___ Reading passage ___

Note that utilizing a `for` loop will be very slow, and we will of course want to vectorize this process utilizing `numpy`. 

Now, we did not define `get_distance` in the above pseudocode. We have a variety of options when deciding how to calculate distanc. Sometimes, we will simply use _Euclidean Distance_:

$$\text{Euclidean Distance: } ||a - b||^2$$

It is also common to use the _cosine distance_:

$$\text{Cosine Distance: } cosine\_distance(a, b) = \frac{1 - a^Tb}{||a|| \; ||b||}$$

In this later form, since only the angle matters, because:

$$a^Tb = ||a|| \; ||b|| cos(a,b)$$ 

During training we normalize all of the word vectors so that their length is 1:

$$cos(0) = 1, \; cos(90) = 0, \; cos(180) = -1$$

When two vectors are closer, $cos(\theta)$ is bigger. So, we want our distance to be:

$$\text{Distance} = 1 - cos(\theta)$$

At this point we can say that all of the word embeddings lie on the unit sphere. 

### 2.3 Why is this so cool?
One pretty interesting fact about neural word embedding algorithms is that _they can find these analogies at all_. Once we have covered these algorithms, specifically _**word2vec**_ and _**GloVe**_, it will become clear that these algorithms have no concept of analogies; in other words, what they want to optimize is totally unrelated to word analogies. So, the fact that word analogies suddenly emerge out of the training process is very intruiging. Remember, in all cases we are still dealing with a $VxD$ word embedding matrix. This is the case whether we are just using raw word counts, TF-IDF, or word2vec. Yet, raw word counts and TF-IDF do _not_ give us good analogies. So, the fact that good word analogies emerge from the model and training process of word2vec is a very interesting research area.

___ Source material ___

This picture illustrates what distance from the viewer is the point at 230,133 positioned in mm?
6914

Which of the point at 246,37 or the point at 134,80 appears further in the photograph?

___

[Exercise 1] Repeat the part of the word embedding text starting at "When two vectors" and ending at "this so cool?".
[Exercise 2] Translate this sentence from the word embedding text into Spanish: "At this point we can say that all of the word embeddings lie on the unit sphere."

[Written reply 1]
When two vectors are closer, $cos(\theta)$ is bigger. So, we want our distance to be:

$$\text{Distance} = 1 - cos(\theta)$$

At this point we can say that all of the word embeddings lie on the unit sphere. 

### 2.3 Why is this so cool?

[Written reply 2] En este punto podemos decir que todas las incrustaciones de palabras se encuentran sobre la esfera unitaria.